Children and youth with intellectual disabilities often need assistance being transported. When they are young, caregivers and family members often lift and transfer the child without using adaptive specialized equipment. However, when adolescents enter the adult health care system, policies such as the “No-Lift” and “Safe Patient Handling” policies come into effect to protect the safety of health care workers and clients.
This change in health care practice can cause distress for unsuspecting or unaware clients, families and caregivers who suddenly need to find equipment, make adaptions to their home and vehicles, and determine acceptable levels of care. This project will develop educational materials, workshops, and provide consultation with clients, families and caregivers to increase awareness, understanding, communication and preparation for their child’s transition into the adult health care system.
“It’s our hope that this project will help prepare families and clients for changes in the adult system, and be a positive support during this transition,” says Renee Lieu.
Enhanced Recovery After Surgery (ERAS) is a multidisciplinary care pathway validated by best practices and proven to achieve early recovery after major surgeries. Educating nurses and, by extension, patients, on ERAS is a major component of its successful implementation.
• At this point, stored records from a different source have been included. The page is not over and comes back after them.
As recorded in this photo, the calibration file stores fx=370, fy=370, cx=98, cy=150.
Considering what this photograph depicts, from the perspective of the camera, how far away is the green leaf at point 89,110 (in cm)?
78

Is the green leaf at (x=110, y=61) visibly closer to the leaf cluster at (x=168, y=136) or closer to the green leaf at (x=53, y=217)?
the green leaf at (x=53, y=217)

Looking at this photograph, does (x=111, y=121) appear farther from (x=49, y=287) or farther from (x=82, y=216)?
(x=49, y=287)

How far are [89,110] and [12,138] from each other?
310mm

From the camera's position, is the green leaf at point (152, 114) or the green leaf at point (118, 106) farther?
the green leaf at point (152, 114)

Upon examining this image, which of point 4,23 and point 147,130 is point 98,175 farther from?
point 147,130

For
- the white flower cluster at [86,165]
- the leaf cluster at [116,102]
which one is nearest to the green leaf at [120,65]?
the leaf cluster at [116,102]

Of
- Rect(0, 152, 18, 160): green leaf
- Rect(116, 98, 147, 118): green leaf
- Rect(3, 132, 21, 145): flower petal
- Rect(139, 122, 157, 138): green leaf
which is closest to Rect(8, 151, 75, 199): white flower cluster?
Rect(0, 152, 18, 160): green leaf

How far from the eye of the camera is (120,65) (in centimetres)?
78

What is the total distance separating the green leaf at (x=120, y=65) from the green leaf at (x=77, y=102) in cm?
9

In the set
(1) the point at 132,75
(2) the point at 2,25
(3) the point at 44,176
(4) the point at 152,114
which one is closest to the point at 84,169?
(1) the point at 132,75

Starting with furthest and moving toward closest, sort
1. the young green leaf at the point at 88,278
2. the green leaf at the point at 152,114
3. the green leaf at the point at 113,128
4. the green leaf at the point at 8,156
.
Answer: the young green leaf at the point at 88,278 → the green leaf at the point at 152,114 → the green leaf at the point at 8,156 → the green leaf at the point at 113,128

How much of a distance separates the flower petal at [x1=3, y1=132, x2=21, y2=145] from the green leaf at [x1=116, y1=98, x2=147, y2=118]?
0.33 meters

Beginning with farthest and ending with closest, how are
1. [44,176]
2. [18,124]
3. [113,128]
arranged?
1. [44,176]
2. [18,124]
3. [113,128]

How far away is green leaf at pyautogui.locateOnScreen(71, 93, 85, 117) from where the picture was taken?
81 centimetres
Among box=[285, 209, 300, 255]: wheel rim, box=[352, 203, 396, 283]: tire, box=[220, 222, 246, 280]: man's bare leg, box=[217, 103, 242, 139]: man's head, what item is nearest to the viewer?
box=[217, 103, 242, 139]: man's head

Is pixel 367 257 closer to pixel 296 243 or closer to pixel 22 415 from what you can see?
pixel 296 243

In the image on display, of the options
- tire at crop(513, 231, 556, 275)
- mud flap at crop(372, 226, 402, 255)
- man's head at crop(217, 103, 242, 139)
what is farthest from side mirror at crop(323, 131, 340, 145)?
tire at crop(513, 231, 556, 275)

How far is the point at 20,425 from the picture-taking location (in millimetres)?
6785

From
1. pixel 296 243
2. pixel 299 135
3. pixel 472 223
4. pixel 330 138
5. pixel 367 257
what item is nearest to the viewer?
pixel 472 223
Richmond hospital aims to build on the successes of ERAS by making education more robust and accessible. This project will highlight the evidence behind key components of ERAS in an online module, aimed at engaging nursing staff. This online module will provide an effective form of education and aid in the sustainability of the ERAS program at Richmond Hospital.
“Our goal is to provide nursing staff throughout the Enhanced Recovery pathway with concise, unified information in order to better understand their knowledge and understanding of best practices for the care of all ERAS patients. Having one engaging and informative online resource for all staff, new and existing, to access on an ongoing basis will help sustain the efforts and success of ERAS in the long term,” says Tara Caroll, the Richmond Hospital ERAS Coordinator.